-- START OF Text excerpt --

There are many different reasons to adjust your paycheck withholdings, such as getting married, having a child or getting a new job.
When considering whether you should adjust the number of exemptions you claim on your W-4, which will, in turn, adjust your paycheck withholdings, remember that each individual tax situation varies.
Learn when adjusting your withholdings is the right move for you.
Starting a Second Job
Let's say you take on a second job or side gig to earn some extra money this year. This is an excellent time to adjust your withholdings. That's because a second job will likely increase your income, which will then increase the amount you'll owe in taxes. To offset this, you can increase your exemptions.
Generally, if you are single you should continue to claim one on your W-4. This number ensures that they withhold enough so that you do not owe at the end of the year. But keep in mind that this can vary depending on your individual situation.
If your spouse is working, then calculate your exemptions based on your combined income, especially if your spouse makes significantly more than you. You should also double check your withholdings when you get a raise.

-- END OF Text excerpt --

* **Requirement A**: Rewrite the withholdings text starting at "Learn when adjusting" and ending at "increase your exemptions.", swapping "side gig" for "part-time gig".
* **Requirement B**: Extend the text on adjusting paycheck withholdings, picking up right after its final sentence.

-- START OF Supplied data --

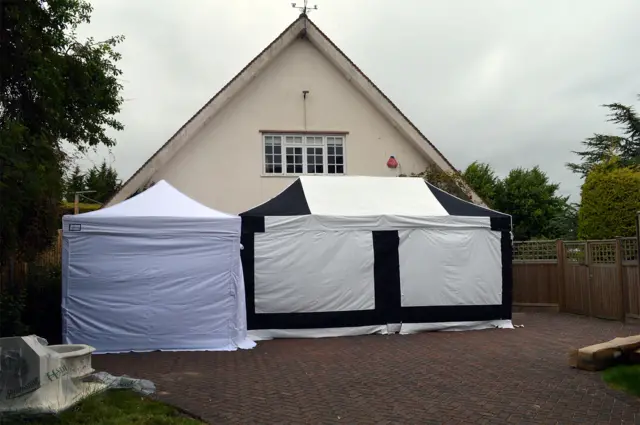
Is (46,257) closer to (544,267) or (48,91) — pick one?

-- END OF Supplied data --

* **Expected output A**:
Learn when adjusting your withholdings is the right move for you.
Starting a Second Job
Let's say you take on a second job or part-time gig to earn some extra money this year. This is an excellent time to adjust your withholdings. That's because a second job will likely increase your income, which will then increase the amount you'll owe in taxes. To offset this, you can increase your exemptions.

* **Expected output B**:
You Owed Taxes Last Year
There is nothing as disappointing as having to fork out money to the IRS at the beginning of the year. This also likely means you did not claim the correct amount of exemptions to begin with since the average tax return last year was $2,700.
So if you find yourself with a hefty bill come April, it may be time to adjust your withholdings. If you're still not sure how many exemptions you should claim or the correct amount of withholdings you should claim consider using the IRS Paycheck Checkup tool.
You can adjust your withholdings so that the correct amount is withheld. You can even request that extra money be withheld each pay period. This will save you the hassle of coming up with extra money at the end of the year to pay to the IRS.
You Received a Big Refund
If you received a large refund last year, you should also adjust your withholdings and claim fewer exemptions, since this means you had too much in taxes withheld from your earnings.
Many people mistakenly look at the refund as an easy way to save money. But you are essentially loaning the money to the government and not receiving any interest on it every year if you overpay on your taxes.
Instead, have your extra funds automatically transferred to a savings account, a CD, or even a high-yield savings account. That way, you aren't spending the money, but you're earning interest on it.
You may also qualify for tax breaks such as the Earned Income Tax Credit or other credits and deductions, so be sure to take into account when determining how much you should have withheld.
Any Major Life Event
Any time that you have a major life event, such as getting married, having a baby, or getting divorced, you should adjust your withholdings. That's because these events will likely affect the number of withholdings you claim. Generally, you'll claim more if you get married or have a baby, less if you get divorced.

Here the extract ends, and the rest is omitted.